TEXTABSCHNITT ::
-=-=-=-=-

Wenn hier die Frage gestellt worden ist, ob die Immunität ein Privileg des Abgeordneten sei, so ist darauf zu antworten: nein, die Immunität des Abgeordneten ist kein Privileg des Abgeordneten, sondern eine Prärogative des Parlaments!
Darum hat der Abgeordnete kein Verfügungsrecht über sie, sondern das Parlament entscheidet allein, ob es sich gefallen lassen will, daß dieser oder jener Abgeordnete auf Grund eines Gerichtsverfahrens aus seiner Mitte geholt wird.
Und es handelt sich bei der Immunität der Abgeordneten nicht um ein Mittel, fehlsame Abgeordnete zu schonen — sie werden ja dereinst zur Rechenschaft gezogen werden können —, sondern es handelt sich um etwas, was dazu dienen soll, die Versuchungen abzuwehren, in die Regierungen und Bürokratien verfallen könnten, die Staatsräson über den Willen des Volkes zur Selbstbestimmung — und dessen wegen ist ja das Parlament! — triumphieren zu lassen. So ist die Immunität der Abgeordneten der Nomos des Parlaments, und nach dem Worte Heraklits soll das Volk um seinen Nomos kämpfen wie um seine Mauer.
Ich habe im Immunitätsausschuß ein Wort gehört, daß mich sehr nachdenklich gemacht hat. Ein Mitglied dieses Ausschusses hat gesagt, der Staat stehe über dem Parlament,
und deswegen sei es wichtiger, daß eine Beleidigung des Staates gesühnt werde, als daß dem Parlament ein Abgeordneter erhalten bleibe. Mir scheint hier eine Verwirrung der Geister zum Ausdruck zu kommen. Was ist denn ein Abgeordneter? Er ist ein Partikel des Volkes, das hier in diesem Hause zu Wort kommen will und soll und
von dem die Staatsgewalt ausgeht. Und was ist denn der „Staat", um den es sich in diesem Gerichtsverfahren handelt? Es ist doch hier nicht die Majestät des Staates im Spiel — es handelt sich um einige Gefängnisbeamte, denen der Abgeordnete Loritz Dinge vorgeworfen hat, die sie nicht hätten tun sollen. Es ist hier nicht die Frage zu entscheiden, ob dieser Vorwurf berechtigt ist oder nicht — ich will hier nur das Wort „Staat" in das richtige Verhältnis setzen, da behauptet worden ist, die Ehre des Staates stehe hier auf dem Spiele. Gewiß, die Vorwürfe, die der Abgeordnete Loritz erhoben hat, sollten im Interesse des Ansehens der bayerischen Gefängnisverwaltung so rasch als möglich überprüft werden.

-=-=-=-=-

ANGEZEIGTE DATEN ::
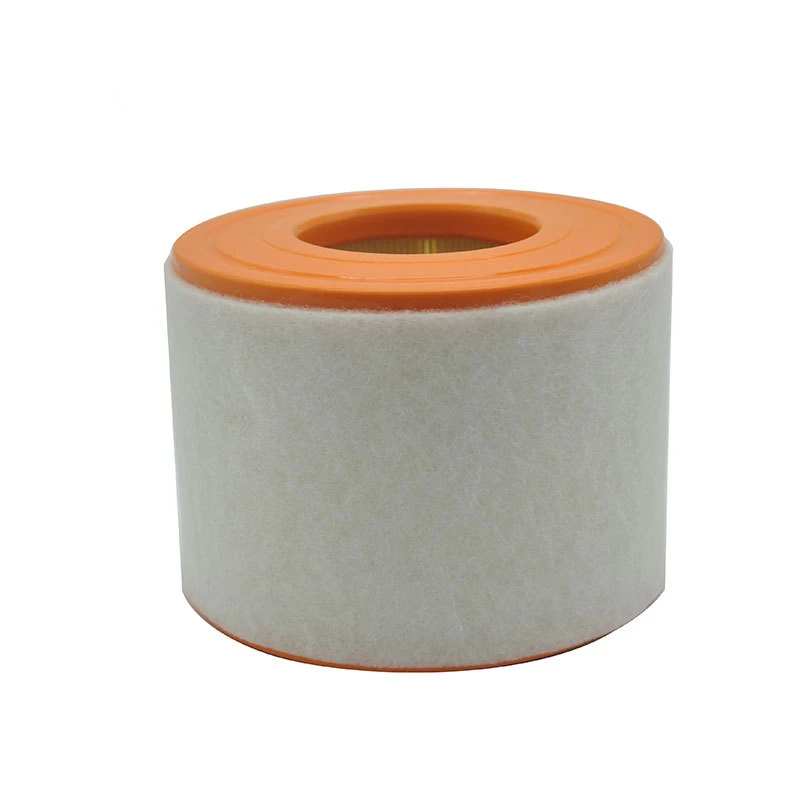

Car Engine Air Filter OEM 4G0133843A 4G0133843K 4GD133843 4G0133843 for Audi A6(C7) A7 1.8T 2.0T 2012-2019 Model Auto Parts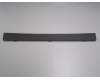 13G01L003020 Asus PW201 CABLE COVER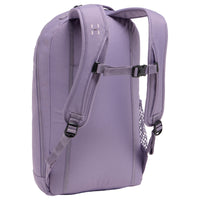 Haglöfs Skuta 15 - Mochila 42 cm (purple fog)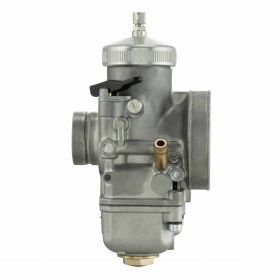 DELLORTO MA09304 9304 CARB. VHSH 30 CS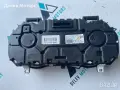 Табло километраж A3C0707410400 от Dacia Duster 2, 1.3 TCe, 2024 г., снимка 2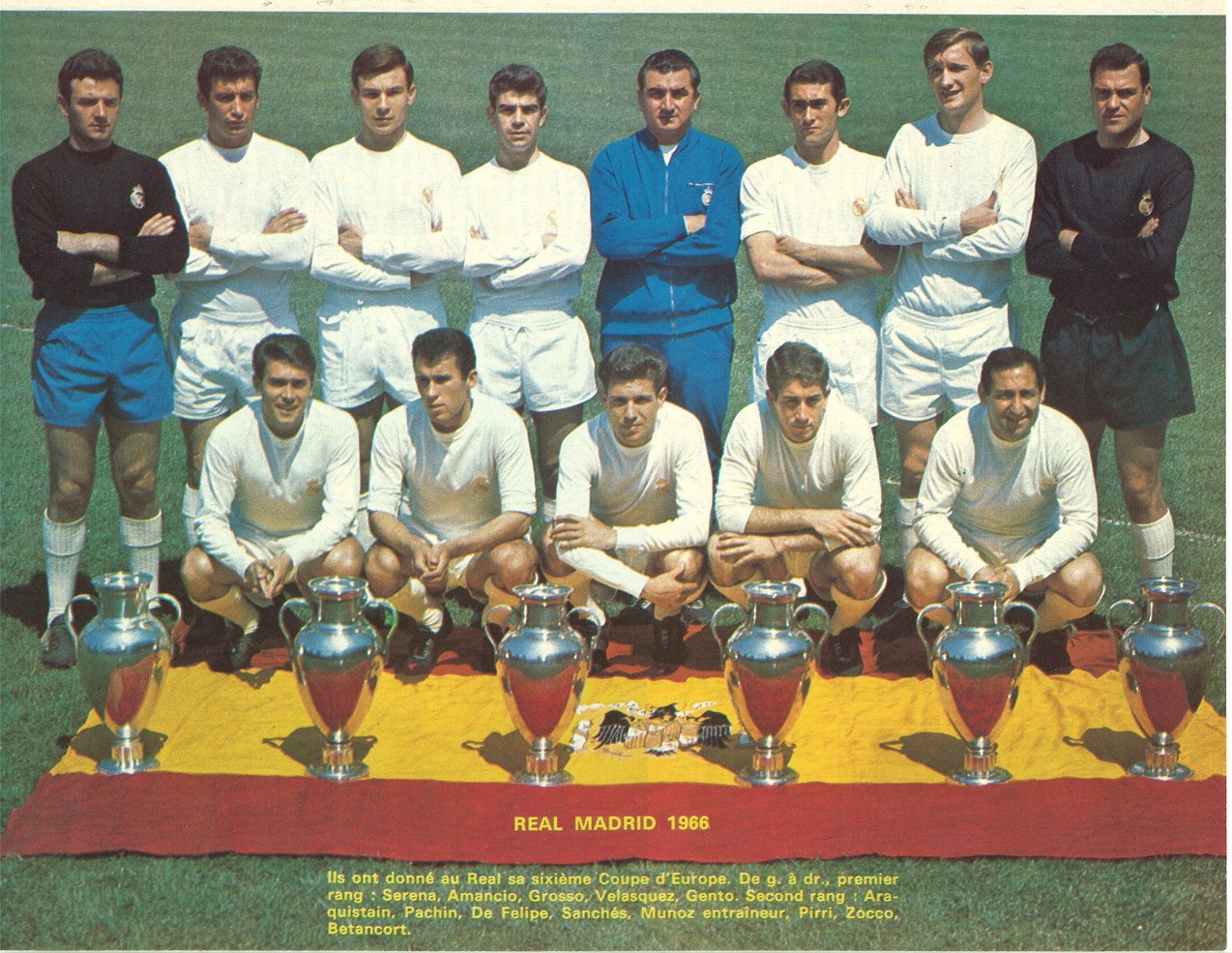 Real Madrid 1966.jpg
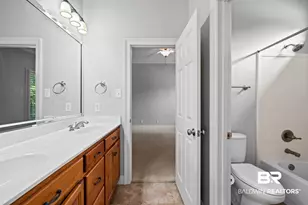 24457 Saxson Ct, Daphne, AL 36526 - Photo 34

-=-=-=-=-

AUFGABE ::
Gib den Text über die Immunität der Abgeordneten beginnend mit „Und es handelt“ und endend mit „um seine Mauer.“ erneut wieder. Tausche dabei „Mauer“ gegen „Stadtmauer“ aus. Die Daten werden hierfür nicht benötigt.

LÖSUNG ::
Und es handelt sich bei der Immunität der Abgeordneten nicht um ein Mittel, fehlsame Abgeordnete zu schonen — sie werden ja dereinst zur Rechenschaft gezogen werden können —, sondern es handelt sich um etwas, was dazu dienen soll, die Versuchungen abzuwehren, in die Regierungen und Bürokratien verfallen könnten, die Staatsräson über den Willen des Volkes zur Selbstbestimmung — und dessen wegen ist ja das Parlament! — triumphieren zu lassen. So ist die Immunität der Abgeordneten der Nomos des Parlaments, und nach dem Worte Heraklits soll das Volk um seinen Nomos kämpfen wie um seine Stadtmauer.